Antigorite is a type of serpentine, which is the most abundant hydrated mineral on the Earth. It is widely believed that this mineral is the main carrier of water deep into the Earth in subducting oceanic plates. It has a wavy structure along the a-axis, and in nature, several polysomes with different m-values (m=13-24) have been identified (polysomatism). The m-value is defined as the number of tetrahedra contained in one wavelength, and is controlled by the difference in length between the octahedral layer and the tetrahedral layer (Figure1). This length is mainly determined by the size of the MgO6 octahedra and SiO4 tetrahedra, and is therefore expected to vary as a function of pressure and temperature. However, it is not well understood how the m-value of antigorite changes under the high pressure and temperature conditions in the Earth.
In this study, we used the first-principles method to calculate the free energy (enthalpy) of antigorites with different m-values (m=14-19) under pressure, and compared the stability of antigorites with different m-values. As a result, it was found that the m-value of the most stable antigorite gradually decreases. In other words, antigorite gradually dehydrates as pressure increases, changing into a structure with a shorter wavelength.

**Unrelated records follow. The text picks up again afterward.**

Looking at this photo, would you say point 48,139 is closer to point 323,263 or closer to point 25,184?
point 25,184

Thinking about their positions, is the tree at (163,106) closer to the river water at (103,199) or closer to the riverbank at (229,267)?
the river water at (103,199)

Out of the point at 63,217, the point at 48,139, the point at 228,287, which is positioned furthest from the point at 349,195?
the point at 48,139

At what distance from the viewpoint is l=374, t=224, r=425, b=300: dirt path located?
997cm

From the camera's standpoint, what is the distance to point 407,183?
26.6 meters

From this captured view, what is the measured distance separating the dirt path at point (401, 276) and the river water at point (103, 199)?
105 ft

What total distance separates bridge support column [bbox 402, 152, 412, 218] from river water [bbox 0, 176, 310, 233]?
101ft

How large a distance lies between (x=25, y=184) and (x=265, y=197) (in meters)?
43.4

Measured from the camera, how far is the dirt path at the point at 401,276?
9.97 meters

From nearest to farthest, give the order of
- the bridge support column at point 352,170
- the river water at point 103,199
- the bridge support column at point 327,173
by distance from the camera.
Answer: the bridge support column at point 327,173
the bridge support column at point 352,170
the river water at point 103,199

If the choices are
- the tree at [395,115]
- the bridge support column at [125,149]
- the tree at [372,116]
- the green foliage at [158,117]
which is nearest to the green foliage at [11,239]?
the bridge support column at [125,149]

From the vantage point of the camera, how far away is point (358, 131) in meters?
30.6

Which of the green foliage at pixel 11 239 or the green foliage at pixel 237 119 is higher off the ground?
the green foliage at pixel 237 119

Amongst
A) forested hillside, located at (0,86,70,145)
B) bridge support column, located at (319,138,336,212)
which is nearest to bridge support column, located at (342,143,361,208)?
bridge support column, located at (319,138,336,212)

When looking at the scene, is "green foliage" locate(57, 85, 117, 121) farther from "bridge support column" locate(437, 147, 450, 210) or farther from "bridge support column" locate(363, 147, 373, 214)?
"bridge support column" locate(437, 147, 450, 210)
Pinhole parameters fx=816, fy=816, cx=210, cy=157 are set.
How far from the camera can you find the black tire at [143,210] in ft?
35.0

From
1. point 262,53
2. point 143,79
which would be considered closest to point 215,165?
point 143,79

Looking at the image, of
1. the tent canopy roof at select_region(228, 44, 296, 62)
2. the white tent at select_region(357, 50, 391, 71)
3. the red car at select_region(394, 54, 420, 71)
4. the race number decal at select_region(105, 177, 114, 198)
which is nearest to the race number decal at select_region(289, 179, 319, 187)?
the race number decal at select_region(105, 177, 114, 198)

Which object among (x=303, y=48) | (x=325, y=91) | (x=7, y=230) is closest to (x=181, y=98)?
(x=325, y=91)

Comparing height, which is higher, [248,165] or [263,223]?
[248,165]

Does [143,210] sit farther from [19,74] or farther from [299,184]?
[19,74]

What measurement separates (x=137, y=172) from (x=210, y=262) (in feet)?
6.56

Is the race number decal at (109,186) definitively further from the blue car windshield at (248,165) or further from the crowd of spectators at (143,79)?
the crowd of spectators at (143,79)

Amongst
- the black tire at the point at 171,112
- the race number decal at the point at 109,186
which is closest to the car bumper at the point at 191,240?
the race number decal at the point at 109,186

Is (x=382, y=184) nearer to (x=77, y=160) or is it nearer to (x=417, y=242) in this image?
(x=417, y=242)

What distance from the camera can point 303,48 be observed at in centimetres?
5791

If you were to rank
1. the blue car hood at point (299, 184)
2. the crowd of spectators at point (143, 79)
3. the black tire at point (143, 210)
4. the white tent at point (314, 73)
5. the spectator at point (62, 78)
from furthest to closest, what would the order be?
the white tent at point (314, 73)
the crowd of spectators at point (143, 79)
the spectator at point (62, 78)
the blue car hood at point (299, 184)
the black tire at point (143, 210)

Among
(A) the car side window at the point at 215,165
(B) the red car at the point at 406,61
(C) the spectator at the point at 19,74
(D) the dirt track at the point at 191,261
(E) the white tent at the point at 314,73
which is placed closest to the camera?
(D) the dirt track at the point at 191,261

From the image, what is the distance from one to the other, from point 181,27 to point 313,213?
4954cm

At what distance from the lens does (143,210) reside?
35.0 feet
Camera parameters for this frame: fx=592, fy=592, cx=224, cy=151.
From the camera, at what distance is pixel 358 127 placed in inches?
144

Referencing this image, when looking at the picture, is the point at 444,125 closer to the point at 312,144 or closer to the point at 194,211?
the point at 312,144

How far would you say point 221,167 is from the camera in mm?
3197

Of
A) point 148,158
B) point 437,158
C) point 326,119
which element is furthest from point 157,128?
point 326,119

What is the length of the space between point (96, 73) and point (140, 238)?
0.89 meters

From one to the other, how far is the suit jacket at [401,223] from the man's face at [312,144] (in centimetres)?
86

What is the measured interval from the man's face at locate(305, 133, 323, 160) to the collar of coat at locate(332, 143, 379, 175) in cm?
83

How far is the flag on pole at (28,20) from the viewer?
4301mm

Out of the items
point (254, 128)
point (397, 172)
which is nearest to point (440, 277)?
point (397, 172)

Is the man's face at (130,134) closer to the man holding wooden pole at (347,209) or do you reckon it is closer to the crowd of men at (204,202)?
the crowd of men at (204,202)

This suggests that the structure of antigorite in the oceanic lithosphere may gradually evolve into a polysome with a smaller m-value that differs from the antigorite observed under ambient pressure or near-surface pressure conditions (i.e. m=17) (Figure2). Such changes in m-values are accompanied by minor dehydration reactions. Changes in the amount of water in rocks and minerals due to the polysomatism of antigorite in subduction zones may affect the distribution of intermediate-depth earthquakes, such as those observed in the double seismic zone.